What to produce = Write out exactly the lines from the one containing "When comparing the" through the last line of the records below, including both.

Dataset records:
======

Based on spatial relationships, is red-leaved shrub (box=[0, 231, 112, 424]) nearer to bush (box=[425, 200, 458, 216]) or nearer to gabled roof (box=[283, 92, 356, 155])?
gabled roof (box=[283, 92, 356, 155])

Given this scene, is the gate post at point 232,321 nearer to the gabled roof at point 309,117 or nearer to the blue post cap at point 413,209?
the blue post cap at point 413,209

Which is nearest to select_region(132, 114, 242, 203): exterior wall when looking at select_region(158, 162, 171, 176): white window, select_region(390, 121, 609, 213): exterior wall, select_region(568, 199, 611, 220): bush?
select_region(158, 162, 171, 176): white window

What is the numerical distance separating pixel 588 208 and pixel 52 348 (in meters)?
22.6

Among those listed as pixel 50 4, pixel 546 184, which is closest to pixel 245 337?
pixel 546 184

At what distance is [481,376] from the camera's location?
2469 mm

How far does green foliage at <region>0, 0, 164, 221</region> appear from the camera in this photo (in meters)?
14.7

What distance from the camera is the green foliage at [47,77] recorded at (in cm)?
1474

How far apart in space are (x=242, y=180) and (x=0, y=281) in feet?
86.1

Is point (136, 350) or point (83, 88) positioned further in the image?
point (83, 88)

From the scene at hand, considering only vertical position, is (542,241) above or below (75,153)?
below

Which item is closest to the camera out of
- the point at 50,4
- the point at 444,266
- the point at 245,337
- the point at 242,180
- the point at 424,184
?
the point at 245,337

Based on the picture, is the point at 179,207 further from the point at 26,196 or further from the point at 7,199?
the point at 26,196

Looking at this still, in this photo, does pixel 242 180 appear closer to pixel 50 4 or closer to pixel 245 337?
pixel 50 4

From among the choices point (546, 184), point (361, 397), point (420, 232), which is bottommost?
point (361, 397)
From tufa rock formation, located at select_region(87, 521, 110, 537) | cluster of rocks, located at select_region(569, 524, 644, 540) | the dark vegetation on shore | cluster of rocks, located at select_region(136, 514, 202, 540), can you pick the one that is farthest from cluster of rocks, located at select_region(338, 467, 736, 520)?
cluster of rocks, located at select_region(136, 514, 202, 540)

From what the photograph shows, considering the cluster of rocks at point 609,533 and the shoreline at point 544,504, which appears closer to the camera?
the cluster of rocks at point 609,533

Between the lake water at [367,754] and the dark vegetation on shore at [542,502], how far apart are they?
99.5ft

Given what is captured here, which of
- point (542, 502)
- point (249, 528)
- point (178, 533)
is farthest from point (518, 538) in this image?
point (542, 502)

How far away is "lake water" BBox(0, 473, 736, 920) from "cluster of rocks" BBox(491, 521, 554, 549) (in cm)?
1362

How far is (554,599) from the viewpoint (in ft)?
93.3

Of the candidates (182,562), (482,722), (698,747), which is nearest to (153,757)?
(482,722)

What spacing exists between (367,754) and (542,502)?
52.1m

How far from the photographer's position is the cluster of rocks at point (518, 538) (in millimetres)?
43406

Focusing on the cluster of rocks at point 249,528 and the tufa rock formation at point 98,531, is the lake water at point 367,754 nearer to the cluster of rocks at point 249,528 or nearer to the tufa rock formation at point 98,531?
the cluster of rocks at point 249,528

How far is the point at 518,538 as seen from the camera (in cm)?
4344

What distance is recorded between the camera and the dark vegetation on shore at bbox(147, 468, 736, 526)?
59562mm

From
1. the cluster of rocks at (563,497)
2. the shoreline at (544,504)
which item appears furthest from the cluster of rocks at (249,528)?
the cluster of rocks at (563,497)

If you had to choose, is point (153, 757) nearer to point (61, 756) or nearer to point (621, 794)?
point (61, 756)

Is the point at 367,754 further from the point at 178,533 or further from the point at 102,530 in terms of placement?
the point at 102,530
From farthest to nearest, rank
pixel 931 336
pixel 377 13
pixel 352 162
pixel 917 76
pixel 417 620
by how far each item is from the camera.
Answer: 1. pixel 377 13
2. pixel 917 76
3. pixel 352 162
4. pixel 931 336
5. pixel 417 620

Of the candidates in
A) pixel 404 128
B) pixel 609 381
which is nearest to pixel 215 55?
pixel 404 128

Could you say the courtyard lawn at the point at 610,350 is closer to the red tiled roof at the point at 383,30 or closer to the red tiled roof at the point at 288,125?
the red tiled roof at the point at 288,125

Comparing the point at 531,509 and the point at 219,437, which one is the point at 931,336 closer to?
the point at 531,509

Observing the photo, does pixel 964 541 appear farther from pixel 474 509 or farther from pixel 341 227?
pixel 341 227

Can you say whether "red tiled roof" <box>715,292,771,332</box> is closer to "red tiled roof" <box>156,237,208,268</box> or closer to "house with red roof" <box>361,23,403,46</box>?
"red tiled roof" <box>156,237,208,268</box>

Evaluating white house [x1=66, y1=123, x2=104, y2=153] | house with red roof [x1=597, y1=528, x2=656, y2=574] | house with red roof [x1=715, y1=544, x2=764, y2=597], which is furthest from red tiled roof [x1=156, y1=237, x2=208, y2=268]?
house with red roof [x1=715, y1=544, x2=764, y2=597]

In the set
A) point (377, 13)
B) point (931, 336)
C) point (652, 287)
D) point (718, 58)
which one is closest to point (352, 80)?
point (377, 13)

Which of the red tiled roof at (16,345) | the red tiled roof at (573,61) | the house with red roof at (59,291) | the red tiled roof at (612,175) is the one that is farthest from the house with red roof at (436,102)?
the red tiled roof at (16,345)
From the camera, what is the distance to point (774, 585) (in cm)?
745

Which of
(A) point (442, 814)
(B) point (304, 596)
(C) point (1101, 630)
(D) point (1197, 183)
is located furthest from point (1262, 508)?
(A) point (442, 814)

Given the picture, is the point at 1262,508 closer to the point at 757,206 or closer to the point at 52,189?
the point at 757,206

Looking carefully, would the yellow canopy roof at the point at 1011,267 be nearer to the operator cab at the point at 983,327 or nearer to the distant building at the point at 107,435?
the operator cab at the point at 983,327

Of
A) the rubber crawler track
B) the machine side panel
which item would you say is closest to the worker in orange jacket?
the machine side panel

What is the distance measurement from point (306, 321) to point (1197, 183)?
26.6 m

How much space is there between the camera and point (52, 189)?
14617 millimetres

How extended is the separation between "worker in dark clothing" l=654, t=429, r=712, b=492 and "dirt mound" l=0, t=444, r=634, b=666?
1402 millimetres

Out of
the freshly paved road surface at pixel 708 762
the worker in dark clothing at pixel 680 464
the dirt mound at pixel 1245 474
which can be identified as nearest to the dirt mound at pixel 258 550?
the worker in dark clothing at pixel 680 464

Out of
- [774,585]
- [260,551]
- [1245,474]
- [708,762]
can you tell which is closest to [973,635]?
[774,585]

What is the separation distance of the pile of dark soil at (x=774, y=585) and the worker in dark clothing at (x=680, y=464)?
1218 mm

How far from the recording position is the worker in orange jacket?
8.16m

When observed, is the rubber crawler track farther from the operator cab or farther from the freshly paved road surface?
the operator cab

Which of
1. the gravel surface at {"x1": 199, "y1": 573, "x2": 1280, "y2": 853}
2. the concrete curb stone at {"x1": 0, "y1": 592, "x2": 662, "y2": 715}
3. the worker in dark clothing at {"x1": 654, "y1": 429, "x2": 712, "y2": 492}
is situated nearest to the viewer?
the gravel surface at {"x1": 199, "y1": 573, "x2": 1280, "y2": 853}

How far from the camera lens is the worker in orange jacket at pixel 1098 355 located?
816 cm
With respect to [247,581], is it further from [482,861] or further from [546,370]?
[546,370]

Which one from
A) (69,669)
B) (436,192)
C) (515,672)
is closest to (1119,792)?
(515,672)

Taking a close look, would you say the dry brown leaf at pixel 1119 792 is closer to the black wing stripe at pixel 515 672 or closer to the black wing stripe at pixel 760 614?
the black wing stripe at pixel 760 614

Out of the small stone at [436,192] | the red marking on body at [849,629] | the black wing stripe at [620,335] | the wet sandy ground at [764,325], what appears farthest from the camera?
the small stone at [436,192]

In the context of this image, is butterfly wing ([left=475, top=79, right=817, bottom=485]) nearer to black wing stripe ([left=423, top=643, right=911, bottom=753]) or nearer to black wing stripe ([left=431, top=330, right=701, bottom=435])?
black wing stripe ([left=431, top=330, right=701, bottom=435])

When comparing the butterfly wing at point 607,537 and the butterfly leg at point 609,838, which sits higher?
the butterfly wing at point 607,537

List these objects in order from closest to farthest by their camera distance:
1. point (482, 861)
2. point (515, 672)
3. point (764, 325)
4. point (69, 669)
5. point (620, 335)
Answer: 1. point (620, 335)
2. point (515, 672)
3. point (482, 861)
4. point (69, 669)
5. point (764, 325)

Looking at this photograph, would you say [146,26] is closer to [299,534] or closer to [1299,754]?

======

Solution to this problem =
When comparing the butterfly wing at point 607,537 and the butterfly leg at point 609,838, which sits higher?
the butterfly wing at point 607,537

List these objects in order from closest to farthest by their camera distance:
1. point (482, 861)
2. point (515, 672)
3. point (764, 325)
4. point (69, 669)
5. point (620, 335)
Answer: 1. point (620, 335)
2. point (515, 672)
3. point (482, 861)
4. point (69, 669)
5. point (764, 325)

Looking at this photograph, would you say [146,26] is closer to [299,534] or closer to [1299,754]?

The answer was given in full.